Selected passage:
Skip to main content
News

HGSE Welcome Day Brings Excitement for Year to Come

Hundreds of Ed School students celebrated the start of the 2025–26 academic year in Sanders Theatre on Tuesday
Welcome Day 2025
Representing 59 countries, HGSE's newest on-campus students join faculty and staff in Sanders Theatre for Welcome Day on August 26, 2025
Photos by Jill Anderson

While cars ferried freshmen into Harvard Yard to start their undergraduate experience in Cambridge on Tuesday morning, hundreds of students in the Harvard Graduate School of Education’s newest cohort gathered in Sanders Theatre to take the next steps in their own academic journeys.

HGSE Welcome Day 2025 put hope and learning on center stage, as students returned to Appian Way for a new year of research and learning. Dean Nonie Lesaux greeted incoming students with an overview of the year ahead, highlighting the themes and sense of purpose that will guide the learning community in the months ahead.

“Our task is to meet this moment and its very real challenges that come with it,” said Lesaux. “Our mission at the Harvard Graduate School of Education is to prepare leaders and innovators who will change the world by expanding opportunities and outcomes for learners everywhere. You are the change we want to see in the world.”

HGSE welcomed its residential students one day after the inaugural cohort of its International Education Policy and Management (IEPM) pathway of the Online Master’s in Education Leadership (OEL) students began their semester. That cohort, which boasts 77 learners from 32 countries and an average of 16 years of professional experience, joins the students in preK-12 and higher education pathways of the OEL who were welcomed to campus in late July.

There is a strong base of students from around the world joining the Ed School in Cambridge this year as well, said Lesaux. “I especially want to welcome our international students to the Harvard campus, because I know the months leading up to this arrival have had the added dimension of real uncertainty,” she said. “We are so very proud to welcome a cohort of residential students that together hail from 59 countries.”

Welcome Day featured six HGSE faculty members — Senior Lecturer Junlei Li, Professor Fernando Reimers, Senior Lecturer Gretchen Brion-Meisels, Senior Lecturer Rick Weissbourd, Professor Karen Brennan, and Lecturer Eric Soto-Shed — delivering short presentations about their work and offering advice on the year of research and study ahead.

“May your season here be a time not just of academic achievement, but of personal transformation,” said Reimers, who compared the journey to HGSE to the parable of Shangri La. “May you grow in wisdom, and in friendship. May you experience peace within these historic walls.”

Your goal: Carry on the news article about HGSE Welcome Day 2025 from the point where it stops, writing the next few paragraphs in the same reporting style.

Collected material:
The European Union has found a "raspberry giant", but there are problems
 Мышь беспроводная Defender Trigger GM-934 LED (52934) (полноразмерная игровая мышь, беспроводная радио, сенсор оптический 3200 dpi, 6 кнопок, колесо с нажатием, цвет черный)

Exercise result:
Brion-Meisels urged the incoming cohort to “widen your circle of care” and allow for heartbreak that strengthens the spirit and resolve of the work that lay ahead.

“This year, let your heart break so your spirit doesn’t. Because here’s the truth: 20 years from now our collective brilliance as a community and a school is not going to be measured by what grades you got,” said Brion-Meisels. “Rather, history will write of our commitment to care for each other, both locally and globally. Looking out at this beautiful room, I know that you each bring something unique and powerful to our learning this year.”

Students were also treated to a musical performance from the Boston Symphony Orchestra string duo. Coordinated by Maisha Grant, Ed.M.’18, the showcase saw violist Danny Kim and violinist Sophie Wang fill Sanders Theatre with sounds of Mozart and dueling strings, earning a standing ovation after a two-song set.

The performance punctuated a morning of sage advice, hopeful enthusiasm, and excited chatter that echoed around the ornate wood-carved rafters of Sanders Theatre as hundreds of students learned where their classmates came from, what they hoped to learn, and how they’ll work together to handle the challenges that lay ahead in the coming year.

“Today I hope you heard ideas that will stretch your thinking, challenge your assumptions, and open up new possibilities,” said Lesaux. “This morning is your invitation to learn boldly and create bravely. Welcome to this new academic year. I cannot wait to see all that you will do with this opportunity.”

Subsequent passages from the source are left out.